Excerpted records:
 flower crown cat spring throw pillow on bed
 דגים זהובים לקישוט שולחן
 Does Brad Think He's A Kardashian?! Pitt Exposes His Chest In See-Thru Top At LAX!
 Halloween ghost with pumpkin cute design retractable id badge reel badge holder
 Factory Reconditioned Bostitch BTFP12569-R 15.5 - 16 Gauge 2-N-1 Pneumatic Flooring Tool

What needs to be done:
Exactly as written, restate every record in the listing.

Solution:
 flower crown cat spring throw pillow on bed
 דגים זהובים לקישוט שולחן
 Does Brad Think He's A Kardashian?! Pitt Exposes His Chest In See-Thru Top At LAX!
 Halloween ghost with pumpkin cute design retractable id badge reel badge holder
 Factory Reconditioned Bostitch BTFP12569-R 15.5 - 16 Gauge 2-N-1 Pneumatic Flooring Tool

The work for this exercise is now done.